RoomFormer sets a new benchmark, evaluated on datasets like Structured3D and SceneCAD. It surpasses traditional methods in precision, recall, and F1 scores for rooms, corners, and angles, demonstrating superior efficacy in reconstructing various room configurations.

Generalization and Flexibility

The model exhibits strong cross-data generalization capabilities, performing robustly even when trained and tested on datasets with different characteristics.

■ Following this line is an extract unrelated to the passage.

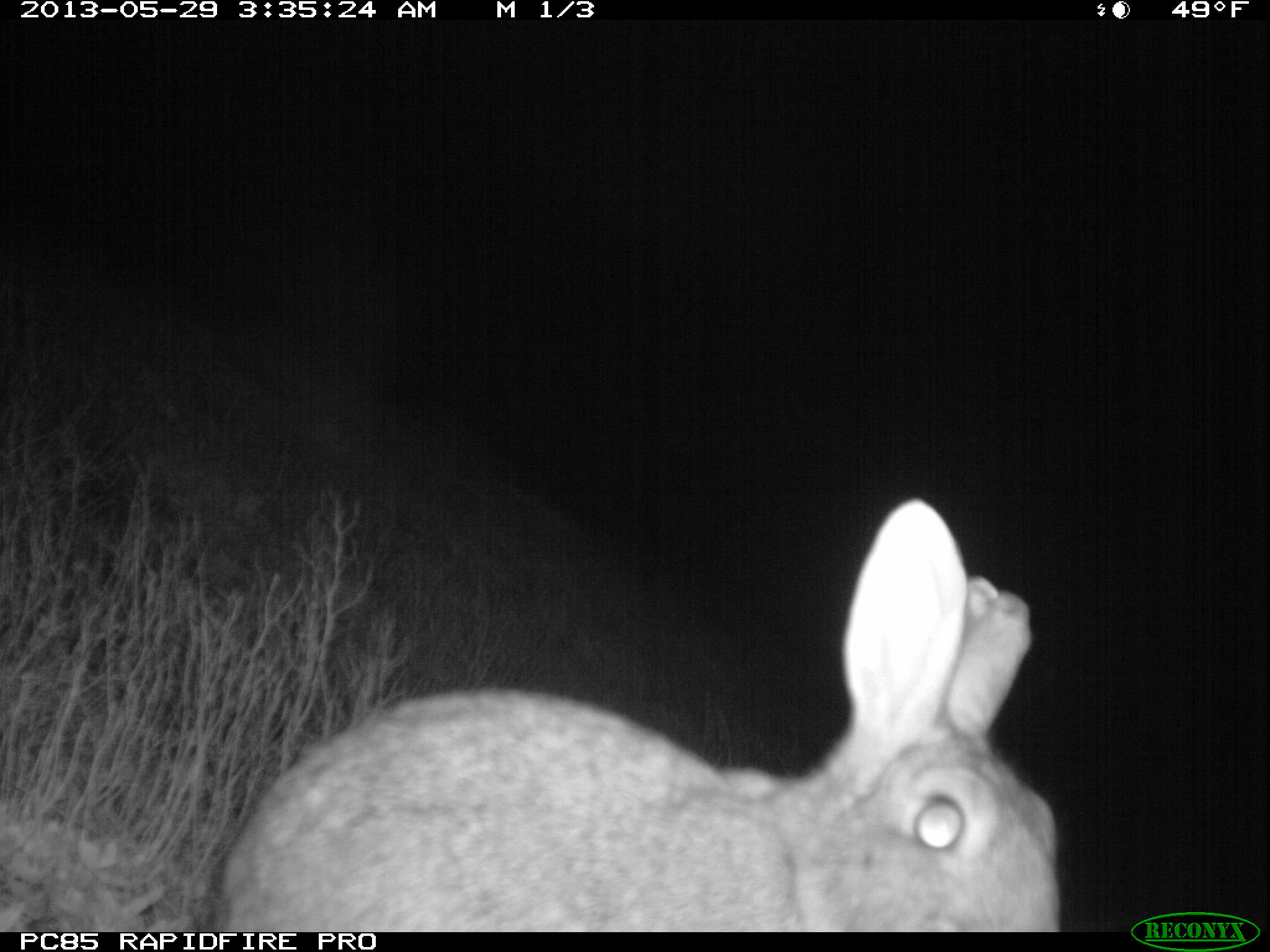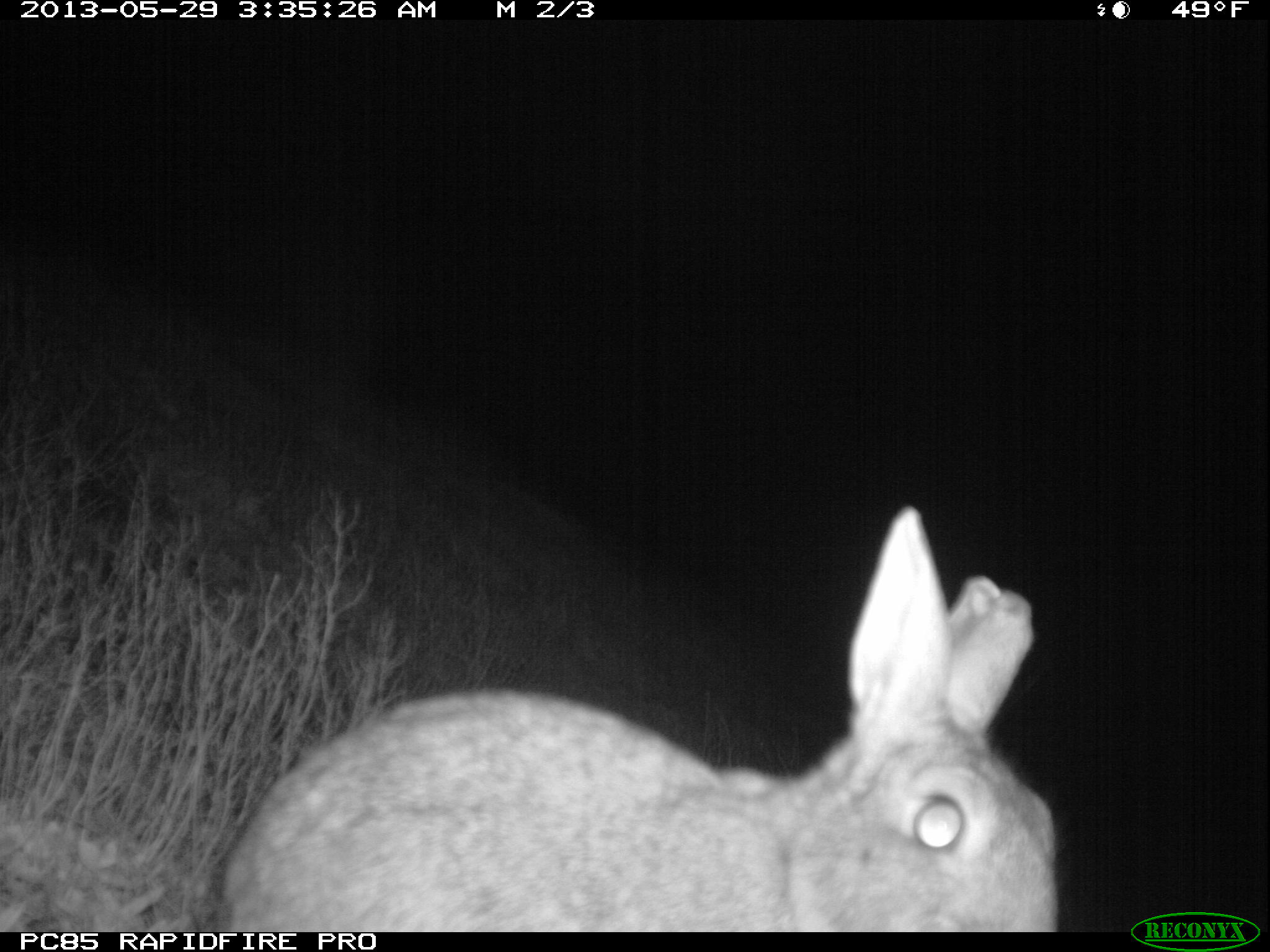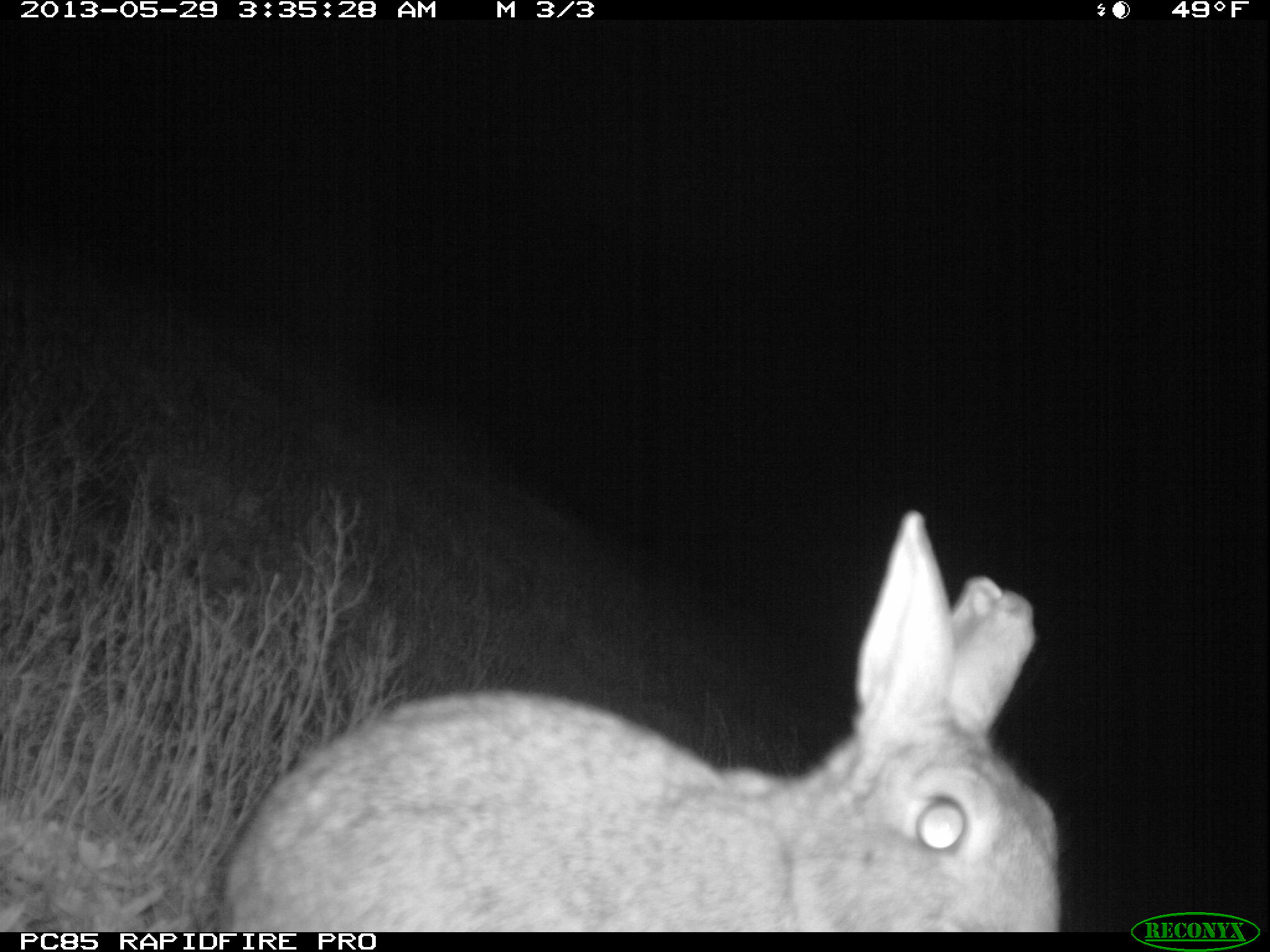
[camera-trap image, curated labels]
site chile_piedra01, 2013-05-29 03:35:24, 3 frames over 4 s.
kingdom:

Its ability to extend predictions to semantic room types, doors, and windows, enhances its practical applicability in intelligent design systems.

Figure 4: Qualitative evaluations on SceneCAD, showcasing RoomFormer's detailed reconstruction capabilities.

Semantically-Rich Floorplans

RoomFormer's adaptability to predict semantically-rich floorplans is showcased through its model variants which integrate semantic information like room types, architectural elements, etc., without compromising on performance.

Figure 5: Results of semantic-rich floorplans highlighting the model's ability to identify structural elements.

Conclusion

RoomFormer introduces an efficient, flexible approach to floorplan reconstruction, eliminating the need for cumbersome multi-stage processes and domain-specific design constraints. Its deployment in real-world applications promises improvements in areas like architectural modeling, interior design, and AR/VR system integrations.

By proposing a holistic model that efficiently handles complex inputs and outputs structured predictions, RoomFormer paves the way for future research in AI-driven structural reconstruction tasks. The code and models are publicly accessible, enabling further exploration and application across potentially broader domains.